You don't call a user-mode program from a driver period. It is
possible to screw with kernel internals in such as way to do this,
then unscrew what you've screwed up (sometimes) then state; "See
it can be done.....!". Wrong! Learn that the kernel is designed
to perform tasks on behalf of a user-mode caller. That's what it's
designed for. The kernel doesn't have its own context which is
needed to open files, etc. It has to steal somebody else's context
to do that. It results in a very precarious situation where the
stolen task's context can exit at any time and leave the kernel
in a mess or one steals the context of `init` assuming that
it's not going to quit. The result is a kludge which is
filthy with races.

You should NEVER design anything that runs in the kernel that
expects to call user-mode code. The usermodehelper() code
was used ONLY to get a module for automatic loading of modules.
Even that shouldn't exist and it doesn't need to exist for
the purpose being used. It creates a 'child' of the kernel-
event daemon. If that code was done correctly, none of that
bloat would be in the kernel and fewer persons might expect
to make calls to user-mode code.

The CORRECT design for a user-mode helper requires a user-mode
task called a daemon.
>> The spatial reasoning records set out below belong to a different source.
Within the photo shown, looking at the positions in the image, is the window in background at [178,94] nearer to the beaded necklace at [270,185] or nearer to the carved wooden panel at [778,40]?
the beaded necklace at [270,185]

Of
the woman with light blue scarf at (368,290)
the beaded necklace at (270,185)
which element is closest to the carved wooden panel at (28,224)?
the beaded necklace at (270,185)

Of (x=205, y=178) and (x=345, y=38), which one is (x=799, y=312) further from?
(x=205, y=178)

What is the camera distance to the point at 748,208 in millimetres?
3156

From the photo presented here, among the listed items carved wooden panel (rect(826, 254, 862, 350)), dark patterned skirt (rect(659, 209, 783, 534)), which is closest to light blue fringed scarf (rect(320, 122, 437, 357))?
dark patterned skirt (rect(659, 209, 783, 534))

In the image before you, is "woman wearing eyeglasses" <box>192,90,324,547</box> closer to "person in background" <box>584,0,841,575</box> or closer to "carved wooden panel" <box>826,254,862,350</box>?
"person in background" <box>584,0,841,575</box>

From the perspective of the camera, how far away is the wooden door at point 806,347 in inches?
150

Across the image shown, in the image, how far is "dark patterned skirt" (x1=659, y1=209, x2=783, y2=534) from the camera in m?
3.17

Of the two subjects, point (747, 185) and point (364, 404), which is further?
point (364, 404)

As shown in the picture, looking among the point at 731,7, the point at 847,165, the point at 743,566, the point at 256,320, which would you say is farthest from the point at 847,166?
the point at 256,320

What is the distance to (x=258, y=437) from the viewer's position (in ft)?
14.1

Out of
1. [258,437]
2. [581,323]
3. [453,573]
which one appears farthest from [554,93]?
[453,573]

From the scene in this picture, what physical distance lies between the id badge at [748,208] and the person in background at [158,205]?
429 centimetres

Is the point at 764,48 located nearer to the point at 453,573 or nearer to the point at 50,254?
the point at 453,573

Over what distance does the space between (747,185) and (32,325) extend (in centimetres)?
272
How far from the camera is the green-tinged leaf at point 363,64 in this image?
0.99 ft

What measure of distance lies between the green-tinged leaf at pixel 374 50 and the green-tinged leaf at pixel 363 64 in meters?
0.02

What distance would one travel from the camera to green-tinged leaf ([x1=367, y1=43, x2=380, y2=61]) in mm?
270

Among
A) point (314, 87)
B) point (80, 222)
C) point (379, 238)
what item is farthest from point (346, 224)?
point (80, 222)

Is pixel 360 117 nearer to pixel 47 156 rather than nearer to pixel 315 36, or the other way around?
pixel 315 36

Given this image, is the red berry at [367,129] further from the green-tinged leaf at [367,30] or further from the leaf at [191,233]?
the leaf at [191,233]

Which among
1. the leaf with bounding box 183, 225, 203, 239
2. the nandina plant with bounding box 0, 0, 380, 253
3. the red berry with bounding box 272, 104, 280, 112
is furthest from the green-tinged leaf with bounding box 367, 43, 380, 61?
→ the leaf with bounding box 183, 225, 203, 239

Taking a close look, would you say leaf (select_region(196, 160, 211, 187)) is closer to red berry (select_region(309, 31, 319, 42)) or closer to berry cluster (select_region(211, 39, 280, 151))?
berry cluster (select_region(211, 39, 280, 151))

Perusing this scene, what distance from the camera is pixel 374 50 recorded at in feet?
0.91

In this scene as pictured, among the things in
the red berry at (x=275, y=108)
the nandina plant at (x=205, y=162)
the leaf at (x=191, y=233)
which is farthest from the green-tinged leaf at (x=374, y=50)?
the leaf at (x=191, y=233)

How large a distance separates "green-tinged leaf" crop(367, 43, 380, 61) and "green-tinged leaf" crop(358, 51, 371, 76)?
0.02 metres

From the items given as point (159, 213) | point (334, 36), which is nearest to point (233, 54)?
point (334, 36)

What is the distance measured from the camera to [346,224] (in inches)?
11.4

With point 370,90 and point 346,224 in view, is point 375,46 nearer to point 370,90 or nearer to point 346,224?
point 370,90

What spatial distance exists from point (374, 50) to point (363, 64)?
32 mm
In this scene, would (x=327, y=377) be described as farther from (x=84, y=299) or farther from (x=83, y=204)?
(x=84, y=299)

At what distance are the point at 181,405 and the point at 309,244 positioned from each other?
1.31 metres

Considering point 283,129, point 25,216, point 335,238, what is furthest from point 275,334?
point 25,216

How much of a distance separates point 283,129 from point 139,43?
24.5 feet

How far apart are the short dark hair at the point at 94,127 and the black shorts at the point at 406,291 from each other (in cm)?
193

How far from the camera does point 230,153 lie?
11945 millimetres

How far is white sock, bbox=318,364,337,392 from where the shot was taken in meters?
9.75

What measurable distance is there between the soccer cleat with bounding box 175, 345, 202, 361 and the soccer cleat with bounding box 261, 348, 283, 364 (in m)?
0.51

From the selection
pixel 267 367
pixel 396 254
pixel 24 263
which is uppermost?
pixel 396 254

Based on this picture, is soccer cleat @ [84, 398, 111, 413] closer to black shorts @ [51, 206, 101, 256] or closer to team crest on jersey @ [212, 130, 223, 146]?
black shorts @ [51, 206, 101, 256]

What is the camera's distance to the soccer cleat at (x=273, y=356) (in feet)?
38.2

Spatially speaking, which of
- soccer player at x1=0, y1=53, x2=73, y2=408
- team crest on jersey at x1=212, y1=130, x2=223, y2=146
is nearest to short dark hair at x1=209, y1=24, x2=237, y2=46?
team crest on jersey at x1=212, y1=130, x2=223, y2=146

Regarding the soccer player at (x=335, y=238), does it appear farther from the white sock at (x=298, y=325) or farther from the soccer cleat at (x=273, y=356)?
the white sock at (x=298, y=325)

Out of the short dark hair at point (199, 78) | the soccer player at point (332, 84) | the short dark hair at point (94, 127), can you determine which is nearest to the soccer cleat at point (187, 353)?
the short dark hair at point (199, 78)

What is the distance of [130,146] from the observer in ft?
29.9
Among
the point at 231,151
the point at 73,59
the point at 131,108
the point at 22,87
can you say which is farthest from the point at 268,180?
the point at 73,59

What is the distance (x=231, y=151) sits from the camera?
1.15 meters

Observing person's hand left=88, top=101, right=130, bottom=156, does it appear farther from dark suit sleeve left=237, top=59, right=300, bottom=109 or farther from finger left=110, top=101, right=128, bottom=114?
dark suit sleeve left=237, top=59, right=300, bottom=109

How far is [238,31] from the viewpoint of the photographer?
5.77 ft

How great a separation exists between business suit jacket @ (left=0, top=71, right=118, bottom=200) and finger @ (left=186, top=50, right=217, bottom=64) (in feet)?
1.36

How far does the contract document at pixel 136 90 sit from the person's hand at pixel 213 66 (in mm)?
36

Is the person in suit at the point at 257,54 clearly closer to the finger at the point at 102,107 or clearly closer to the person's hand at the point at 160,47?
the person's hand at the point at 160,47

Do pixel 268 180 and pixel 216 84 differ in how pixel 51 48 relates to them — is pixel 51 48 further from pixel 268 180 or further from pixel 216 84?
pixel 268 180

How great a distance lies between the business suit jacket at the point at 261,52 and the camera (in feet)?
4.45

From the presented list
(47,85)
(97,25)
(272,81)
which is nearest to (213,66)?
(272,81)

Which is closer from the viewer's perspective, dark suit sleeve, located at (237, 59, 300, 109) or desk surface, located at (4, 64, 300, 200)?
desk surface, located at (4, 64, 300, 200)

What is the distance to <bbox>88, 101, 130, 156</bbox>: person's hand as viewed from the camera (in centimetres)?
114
That daemon normally sleeps. You can
usually see a lot of such daemons when you execute `ps lae`.
So, you write a program that waits for a signal to wake it
up, perhaps using select() or poll(). It has opened your
driver that exists in the kernel. When your driver wants
your user-mode helper to do something it wakes it up, perhaps
using wake_up_interruptible() or other such kernel functions.
The user-mode helper might make an ioctl() call to find out
what the driver wants done (like reading/writing file data).
The data goes across the driver/user I/O interface like
read() write() or ioctl(). The actual file is open/created/
read/write/closed by the user-mode daemon.

You can wake up a user-mode task from within an interrupt.
However, it only starts executing when it's safe to do
so. In other words, you will NEVER do anything with files
inside an interrupt-service routine.

Cheers,
Dick Johnson
Penguin : Linux version 2.6.10 on an i686 machine (5537.79 BogoMips).